The UK state pension replaced 28.4% (net) of an average wage. Once workplace pensions are included, this rises to 61% net but either way, UK pensions are below the OECD average of 65.4% and the EU average of 67% based on 2018 figures. In comparison, the Dutch system replaces about 80% of net average incomes, Sweden about 53% and the Australian system 41%.
While the UK requires a shorter working record – 35 years – than many other countries to claim a full state pension, this is now only paid at age 66, and is set to increase further to 67 and then 68.
State pension remains political
The view that a moderated earnings link should be applied has support from some in the industry. Over the spring and early summer, many pensions experts offered suggestions for a fairer approach than what the government has proposed, said Steven Cameron, pensions director at provider Aegon.
“Rather than blindly follow the current formula, many suggested either smoothing out increases over a two or three-year period or alternatively basing the increase on an earnings growth figure calculated by the official statisticians with the pandemic distortions stripped out,” he said.

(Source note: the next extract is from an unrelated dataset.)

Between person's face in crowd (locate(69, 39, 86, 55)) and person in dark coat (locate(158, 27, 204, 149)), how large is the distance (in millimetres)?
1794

While 8.3% continues to look extremely generous, 3.1% was now looking harsh against expected winter rises in the cost of living, he argued. “Baroness Altmann may yet persuade the government to look again at a fairer middle ground increase,” he said.
Others are sceptical that such a proposal can find support. “Even though pensioners would like the 8%, even they – and most of the rest of the population – think it is an anomaly and a step too far,” said partner at law firm Pinsent Masons, Robin Ellison.
He added that he does not see a future for the triple lock: “The triple lock was going to have to be phased out anyway at some stage, especially since pensions were rising faster than wages in the last few years. Politically it was unstable."
Whether the triple lock will return and for how long is ultimately uncertain. Altmann herself previously said that it had become “totemic” and “was never a sensible long-term policy” but based this on her view that “the part of the triple lock which makes no sense is the 2.5%" rather than the earnings link which is now being abandoned.